#### Exercise inputs ####

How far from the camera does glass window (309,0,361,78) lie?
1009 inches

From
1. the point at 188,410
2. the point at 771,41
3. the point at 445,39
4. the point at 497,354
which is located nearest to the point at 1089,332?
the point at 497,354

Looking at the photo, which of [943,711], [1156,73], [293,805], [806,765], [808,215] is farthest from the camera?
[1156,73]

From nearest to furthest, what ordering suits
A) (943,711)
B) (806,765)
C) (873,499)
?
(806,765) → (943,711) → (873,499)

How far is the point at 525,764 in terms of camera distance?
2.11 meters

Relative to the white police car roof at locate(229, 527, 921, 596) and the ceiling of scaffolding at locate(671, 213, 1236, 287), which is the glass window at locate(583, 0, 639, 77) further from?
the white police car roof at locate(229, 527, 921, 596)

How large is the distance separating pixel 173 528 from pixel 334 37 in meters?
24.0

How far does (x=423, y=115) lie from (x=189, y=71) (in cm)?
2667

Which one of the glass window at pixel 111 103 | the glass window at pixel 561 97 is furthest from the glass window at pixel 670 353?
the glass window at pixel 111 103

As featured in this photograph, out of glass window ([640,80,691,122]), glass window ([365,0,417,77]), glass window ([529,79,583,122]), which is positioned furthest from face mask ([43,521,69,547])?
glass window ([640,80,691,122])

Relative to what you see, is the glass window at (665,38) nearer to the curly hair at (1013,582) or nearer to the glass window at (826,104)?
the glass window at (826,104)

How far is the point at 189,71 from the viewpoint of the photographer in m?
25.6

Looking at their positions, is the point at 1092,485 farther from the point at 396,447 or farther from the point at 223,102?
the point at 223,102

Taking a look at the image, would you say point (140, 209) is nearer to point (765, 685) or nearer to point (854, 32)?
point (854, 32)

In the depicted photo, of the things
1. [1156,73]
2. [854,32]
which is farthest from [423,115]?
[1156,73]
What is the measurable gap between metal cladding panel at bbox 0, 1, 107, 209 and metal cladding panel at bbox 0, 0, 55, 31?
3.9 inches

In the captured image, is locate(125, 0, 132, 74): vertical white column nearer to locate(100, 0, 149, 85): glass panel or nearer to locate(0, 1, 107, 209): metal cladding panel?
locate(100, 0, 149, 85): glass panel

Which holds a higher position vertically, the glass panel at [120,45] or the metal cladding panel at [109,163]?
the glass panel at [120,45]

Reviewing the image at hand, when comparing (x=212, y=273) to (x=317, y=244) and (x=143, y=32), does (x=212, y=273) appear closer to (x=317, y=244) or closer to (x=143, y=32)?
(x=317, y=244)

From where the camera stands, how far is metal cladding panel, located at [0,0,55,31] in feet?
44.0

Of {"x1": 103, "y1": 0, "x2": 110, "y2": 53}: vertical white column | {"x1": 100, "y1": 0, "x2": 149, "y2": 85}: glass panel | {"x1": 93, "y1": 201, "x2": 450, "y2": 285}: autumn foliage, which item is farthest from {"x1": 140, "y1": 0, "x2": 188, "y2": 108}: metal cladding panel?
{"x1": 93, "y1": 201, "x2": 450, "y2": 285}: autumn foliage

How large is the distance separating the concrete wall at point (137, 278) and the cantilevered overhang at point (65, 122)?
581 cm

####

- _Exercise brief_
For this exercise, please retype exactly the lines in the listing from the line with "How far is the point at 189,71" through its last line, both ends included.

- _Written solution_
How far is the point at 189,71 from the viewpoint of the photographer in m?
25.6

Looking at their positions, is the point at 1092,485 farther from the point at 396,447 or farther from the point at 223,102?
the point at 223,102

Taking a look at the image, would you say point (140, 209) is nearer to point (765, 685) or nearer to point (854, 32)?
point (854, 32)

In the depicted photo, of the things
1. [1156,73]
2. [854,32]
which is farthest from [423,115]?
[1156,73]
What is the measurable gap between metal cladding panel at bbox 0, 1, 107, 209 and metal cladding panel at bbox 0, 0, 55, 31?
3.9 inches

In the captured image, is locate(125, 0, 132, 74): vertical white column nearer to locate(100, 0, 149, 85): glass panel or nearer to locate(0, 1, 107, 209): metal cladding panel?
locate(100, 0, 149, 85): glass panel

Which holds a higher position vertically, the glass panel at [120,45] or the metal cladding panel at [109,163]?
the glass panel at [120,45]

Reviewing the image at hand, when comparing (x=212, y=273) to (x=317, y=244) and (x=143, y=32), does (x=212, y=273) appear closer to (x=317, y=244) or closer to (x=143, y=32)?
(x=317, y=244)

From where the camera stands, how far is metal cladding panel, located at [0,0,55,31] in feet?
44.0

Of {"x1": 103, "y1": 0, "x2": 110, "y2": 53}: vertical white column | {"x1": 100, "y1": 0, "x2": 149, "y2": 85}: glass panel | {"x1": 93, "y1": 201, "x2": 450, "y2": 285}: autumn foliage, which item is farthest from {"x1": 140, "y1": 0, "x2": 188, "y2": 108}: metal cladding panel?
{"x1": 93, "y1": 201, "x2": 450, "y2": 285}: autumn foliage

How large is the distance separating the concrete wall at point (137, 278) and the cantilevered overhang at point (65, 122)?
581 cm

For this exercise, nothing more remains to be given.